- [ENTRETIEN FOURNI]:
◆ ◆ ◆
Pourquoi docteur - Vous avez aujourd’hui 60 ans. Quand et comment avez-vous contracté la maladie de Lyme ?
Marie Félix - J’ai contracté la maladie de Lyme dans ma jeunesse, mes premiers symptômes s’étant manifestés à l’âge de 20 ans. La pathologie m’a été transmise par des tiques, car comme mes parents étaient forestiers dans le Maine-et-Loire, j’ai été mordue de nombreuses fois étant petite.
Quels ont été vos premiers symptômes ?
Au début de la maladie, j’ai beaucoup souffert de sciatiques, de névralgies du bras et de cervicalgies. J'ai également développé un érythème migrant que je n'ai pas identifié comme tel à l'époque.
Je n’ai en revanche pas eu de fièvre ni senti une grosse fatigue.
Ont-ils évolué au fil du temps ?
Énormément, oui. Au fil des ans, je me suis mise à souffrir de problèmes neurologiques, de maux de tête, de vertiges, de lumbagos, de soucis ophtalmiques, de perte de cheveux et de trous de mémoire.
Quels ont été les plus handicapants au quotidien ?
Les vertiges. Quand ils frappent, on n’est plus dans le même monde, on a envie de vomir et on a l’impression qu’on va mourir. C’est un peu comme si on était complètement saoûl.
Ont-ils eu un impact sur votre vie de tous les jours ?
Beaucoup, oui. Concernant ma carrière d’enseignante, j’ai à peu près réussi à être présente pour mes élèves, même s’il y a eu quelques mois où j’étais sur la touche.
Au niveau de ma vie de famille en revanche, je n’ai pu vivre avec mes trois garçons que le tiers de ce que j’aurais voulu partager avec eux. Rien que d’en parler, je sens mes larmes monter.
Beaucoup de malades atteints de la maladie de Lyme traversent de longues périodes d’errance thérapeutique. Cela a-t-il été votre cas ?
Oui. Je n’ai été diagnostiquée qu’en 2017, notamment parce que les premiers tests que j’avais faits étaient revenus négatifs et que mes symptômes ont régulièrement été rattachés à d’autres pathologies.
Quand et comment avez-vous été finalement diagnostiquée ?
C’est une médecin généraliste qui, interpellée par ma demande de séances de kinésithérapie, m’a invitée à refaire des tests. Cette fois-ci, ils sont revenus positifs.
Quelles ont été les conséquences de cette longue absence de diagnostic clair ?
J’ai vécu une déstructuration absolue de ma personnalité, car on m’a expliqué pendant des années que j’étais dépressive et que mes maux étaient inventés. J’ai donc renié ce que je savais intimement et pris régulièrement des antidépresseurs au cours de ma vie, ces pilules ne m’ayant jamais réussi malgré les diverses molécules testées.
◆ ◆ ◆
- [TÂCHES À RÉALISER]:
1 – D'après l'entretien sur la maladie de Lyme, les affirmations suivantes sont-elles exactes ? Répondez par oui ou par non à chacune, en citant les mots décisifs de l'entretien. (a) Marie Félix a eu de la fièvre au début de sa maladie. (b) Les vertiges sont les symptômes qu'elle a trouvés les plus handicapants au quotidien. (c) Son diagnostic a été posé en 2017.
2 – Reproduisez à l'identique le passage de l'entretien compris entre « Quels ont été vos » et « au quotidien ? », inclus.
Les enregistrements qui suivent proviennent d'une autre source.

[Données d'ancrage spatial]
◆ ◆ ◆
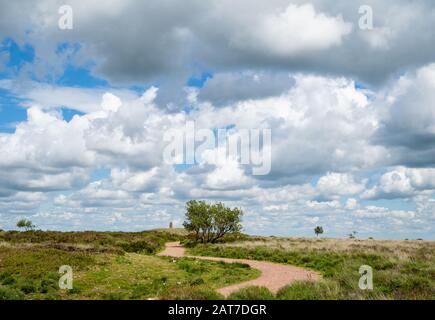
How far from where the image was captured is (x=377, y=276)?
22.3 m

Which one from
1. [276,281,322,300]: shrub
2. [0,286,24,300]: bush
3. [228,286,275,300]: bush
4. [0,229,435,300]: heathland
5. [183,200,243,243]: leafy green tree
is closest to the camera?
[228,286,275,300]: bush

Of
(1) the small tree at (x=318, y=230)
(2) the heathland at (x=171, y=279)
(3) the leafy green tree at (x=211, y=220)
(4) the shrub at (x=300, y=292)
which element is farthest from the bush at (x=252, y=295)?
(1) the small tree at (x=318, y=230)

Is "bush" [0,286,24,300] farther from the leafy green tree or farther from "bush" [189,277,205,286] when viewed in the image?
the leafy green tree

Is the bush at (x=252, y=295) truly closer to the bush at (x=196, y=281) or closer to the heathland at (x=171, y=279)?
the heathland at (x=171, y=279)

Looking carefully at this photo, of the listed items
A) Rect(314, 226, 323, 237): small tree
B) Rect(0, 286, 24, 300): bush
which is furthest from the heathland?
Rect(314, 226, 323, 237): small tree

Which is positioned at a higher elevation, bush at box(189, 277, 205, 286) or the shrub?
the shrub

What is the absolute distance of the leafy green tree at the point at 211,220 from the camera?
214 ft

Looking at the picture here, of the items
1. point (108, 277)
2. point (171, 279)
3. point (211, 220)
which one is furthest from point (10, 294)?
point (211, 220)

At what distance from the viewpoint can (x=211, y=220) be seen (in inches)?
2579

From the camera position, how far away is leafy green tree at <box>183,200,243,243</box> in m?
65.2

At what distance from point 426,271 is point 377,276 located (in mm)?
3237

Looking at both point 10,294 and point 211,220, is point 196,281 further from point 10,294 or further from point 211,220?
point 211,220
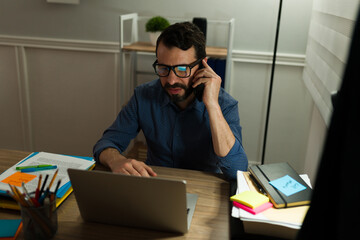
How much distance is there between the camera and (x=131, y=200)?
0.83 metres

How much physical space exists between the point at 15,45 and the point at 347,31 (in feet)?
8.06

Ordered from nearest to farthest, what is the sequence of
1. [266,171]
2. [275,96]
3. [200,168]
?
[266,171] → [200,168] → [275,96]

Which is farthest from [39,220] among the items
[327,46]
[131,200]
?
[327,46]

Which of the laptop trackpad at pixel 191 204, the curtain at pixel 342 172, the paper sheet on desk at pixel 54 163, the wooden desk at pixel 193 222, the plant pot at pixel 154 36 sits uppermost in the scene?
the curtain at pixel 342 172

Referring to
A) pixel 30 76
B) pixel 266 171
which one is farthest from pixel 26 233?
pixel 30 76

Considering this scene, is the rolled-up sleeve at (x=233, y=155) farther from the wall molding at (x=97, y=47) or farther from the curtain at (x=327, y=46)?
the wall molding at (x=97, y=47)

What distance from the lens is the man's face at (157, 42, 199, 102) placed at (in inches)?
52.9

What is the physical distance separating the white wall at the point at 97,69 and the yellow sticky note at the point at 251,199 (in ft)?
5.69

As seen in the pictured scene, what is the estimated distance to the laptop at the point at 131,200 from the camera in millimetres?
796

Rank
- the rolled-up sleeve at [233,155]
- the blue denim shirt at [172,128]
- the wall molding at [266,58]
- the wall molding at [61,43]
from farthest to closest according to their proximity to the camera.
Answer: the wall molding at [61,43]
the wall molding at [266,58]
the blue denim shirt at [172,128]
the rolled-up sleeve at [233,155]

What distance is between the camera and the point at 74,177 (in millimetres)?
836

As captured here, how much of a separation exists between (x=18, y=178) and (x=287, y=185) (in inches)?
31.8

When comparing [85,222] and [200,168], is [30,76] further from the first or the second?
[85,222]

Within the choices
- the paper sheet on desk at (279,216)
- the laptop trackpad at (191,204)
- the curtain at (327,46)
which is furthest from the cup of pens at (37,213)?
the curtain at (327,46)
◆ ◆ ◆
- [RÉPONSES]:
1 –
(a) Non : « Je n’ai en revanche pas eu de fièvre ni senti une grosse fatigue. »
(b) Oui : à la question « Quels ont été les plus handicapants au quotidien ? », elle répond « Les vertiges. »
(c) Oui : « Je n’ai été diagnostiquée qu’en 2017 »

2 –
Quels ont été vos premiers symptômes ?
Au début de la maladie, j’ai beaucoup souffert de sciatiques, de névralgies du bras et de cervicalgies. J'ai également développé un érythème migrant que je n'ai pas identifié comme tel à l'époque.
Je n’ai en revanche pas eu de fièvre ni senti une grosse fatigue.
Ont-ils évolué au fil du temps ?
Énormément, oui. Au fil des ans, je me suis mise à souffrir de problèmes neurologiques, de maux de tête, de vertiges, de lumbagos, de soucis ophtalmiques, de perte de cheveux et de trous de mémoire.
Quels ont été les plus handicapants au quotidien ?